Armed Forces Institute of Pathology, which confirmed that the
United States sent
a team to Grenada to try to identify Bishop's remains. (U.S.
officials deny that the
invasion force tried to hide them.)
The class interviewed witnesses to the killings. And they tracked
down the body
bags, which contained skeletons. A team of U.S. and British forensic
experts
called in to investigate in April have concluded that Bishop's
bones were not
among the skeletons, Brother Robert said.
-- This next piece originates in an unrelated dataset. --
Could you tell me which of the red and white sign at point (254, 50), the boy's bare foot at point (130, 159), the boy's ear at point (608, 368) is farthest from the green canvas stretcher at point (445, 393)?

Reflecting over a couple of sodas at a local minimall as they
ended their summer
vacation, Bierzinski and Sawney said they think they would have
won the
competition had the subject matter been less controversial.
SHOCKING FUN
``A lot of people thought it was not an appropriate topic for
boys our age,''
Bierzinski said. ``But I still think they were wrong. It was
fun. It was shocking.
And it was a great education.''
Sawney added: ``The idea was to bring peace to the families, to
bring peace
between those who are in prison and those whose bodies are still
missing. And
we didn't really succeed in that. But as a lesson in personal
self-motivation, it was
amazing.''
Brother Robert, who has been criticized both from within the Roman
Catholic
Church and outside it, said: ``I have seen these boys growing
-- becoming more
analytical and more critical in their thinking. I think they
have learned a lot about
human nature -- the best of it and the worst of it.''
The project chosen for Young Leaders of 2001 promises to be no
less
controversial.
Next year's task: persuading the owner of Grenada's uninhabited
Large Island,
which is home to a rare tortoise, to develop it for eco-tourism
rather than rent it for
$10,000 a year to a U.S. developer planning to build villas there.